◆ TO BE DONE
Copy each of the lines below character for character, leaving nothing out.

◆ THE INPUT
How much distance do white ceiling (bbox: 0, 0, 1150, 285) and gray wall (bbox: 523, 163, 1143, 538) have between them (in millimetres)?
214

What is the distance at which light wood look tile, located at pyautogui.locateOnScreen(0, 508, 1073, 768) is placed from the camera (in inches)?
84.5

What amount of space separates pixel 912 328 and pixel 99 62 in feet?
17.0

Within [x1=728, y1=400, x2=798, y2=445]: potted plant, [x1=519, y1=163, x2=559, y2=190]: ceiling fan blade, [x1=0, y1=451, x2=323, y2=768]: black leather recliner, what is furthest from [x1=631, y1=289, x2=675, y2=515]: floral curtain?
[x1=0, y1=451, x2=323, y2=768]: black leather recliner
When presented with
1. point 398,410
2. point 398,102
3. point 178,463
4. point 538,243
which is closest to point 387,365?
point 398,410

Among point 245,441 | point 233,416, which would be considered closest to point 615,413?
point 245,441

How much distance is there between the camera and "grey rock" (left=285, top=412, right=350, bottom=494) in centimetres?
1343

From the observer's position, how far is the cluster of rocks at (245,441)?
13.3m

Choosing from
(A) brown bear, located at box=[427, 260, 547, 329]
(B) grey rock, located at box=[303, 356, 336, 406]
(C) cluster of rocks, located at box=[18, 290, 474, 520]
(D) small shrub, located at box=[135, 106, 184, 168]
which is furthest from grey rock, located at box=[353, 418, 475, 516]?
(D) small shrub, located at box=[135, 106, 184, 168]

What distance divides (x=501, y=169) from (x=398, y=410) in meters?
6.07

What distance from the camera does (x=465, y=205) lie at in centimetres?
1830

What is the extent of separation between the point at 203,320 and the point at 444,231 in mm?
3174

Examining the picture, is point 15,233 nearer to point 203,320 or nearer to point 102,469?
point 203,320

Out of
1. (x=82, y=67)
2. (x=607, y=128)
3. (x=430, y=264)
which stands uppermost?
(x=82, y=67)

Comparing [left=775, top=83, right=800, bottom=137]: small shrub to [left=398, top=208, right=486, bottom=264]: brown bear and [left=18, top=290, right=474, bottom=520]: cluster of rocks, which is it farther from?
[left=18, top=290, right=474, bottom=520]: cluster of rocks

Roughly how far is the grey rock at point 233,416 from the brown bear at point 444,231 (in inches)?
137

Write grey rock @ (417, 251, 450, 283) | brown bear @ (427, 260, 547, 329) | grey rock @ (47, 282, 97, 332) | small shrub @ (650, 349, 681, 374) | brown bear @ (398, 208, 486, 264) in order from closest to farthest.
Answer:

◆ WRITTEN SOLUTION
How much distance do white ceiling (bbox: 0, 0, 1150, 285) and gray wall (bbox: 523, 163, 1143, 538) have between them (in millimetres)?
214

What is the distance at which light wood look tile, located at pyautogui.locateOnScreen(0, 508, 1073, 768) is placed from the camera (in inches)?
84.5

What amount of space separates pixel 912 328 and pixel 99 62 in feet?
17.0

Within [x1=728, y1=400, x2=798, y2=445]: potted plant, [x1=519, y1=163, x2=559, y2=190]: ceiling fan blade, [x1=0, y1=451, x2=323, y2=768]: black leather recliner, what is furthest from [x1=631, y1=289, x2=675, y2=515]: floral curtain?
[x1=0, y1=451, x2=323, y2=768]: black leather recliner
When presented with
1. point 398,410
2. point 398,102
3. point 178,463
4. point 538,243
which is closest to point 387,365?
point 398,410

Among point 245,441 | point 233,416, which would be considered closest to point 615,413?
point 245,441

How much distance is there between the camera and "grey rock" (left=285, top=412, right=350, bottom=494) in centimetres?
1343

From the observer's position, how far is the cluster of rocks at (245,441)?
13.3m

Choosing from
(A) brown bear, located at box=[427, 260, 547, 329]
(B) grey rock, located at box=[303, 356, 336, 406]
(C) cluster of rocks, located at box=[18, 290, 474, 520]
(D) small shrub, located at box=[135, 106, 184, 168]
which is furthest from grey rock, located at box=[353, 418, 475, 516]?
(D) small shrub, located at box=[135, 106, 184, 168]

What distance divides (x=501, y=169) from (x=398, y=410) in meters?
6.07

What distance from the camera does (x=465, y=205) lie at in centimetres?
1830

What is the extent of separation between the point at 203,320 and the point at 444,231 in mm?
3174

Examining the picture, is point 15,233 nearer to point 203,320 or nearer to point 102,469?
point 203,320

Out of
1. (x=82, y=67)
2. (x=607, y=128)
3. (x=430, y=264)
which stands uppermost?
(x=82, y=67)

Comparing [left=775, top=83, right=800, bottom=137]: small shrub to [left=398, top=208, right=486, bottom=264]: brown bear and [left=18, top=290, right=474, bottom=520]: cluster of rocks, which is it farther from?
[left=18, top=290, right=474, bottom=520]: cluster of rocks

Roughly how far is the grey rock at point 233,416 from the brown bear at point 444,231 (in inches)?
137

Write grey rock @ (417, 251, 450, 283) | brown bear @ (427, 260, 547, 329) | grey rock @ (47, 282, 97, 332) | small shrub @ (650, 349, 681, 374) | brown bear @ (398, 208, 486, 264) in order from closest to farthest.
Answer:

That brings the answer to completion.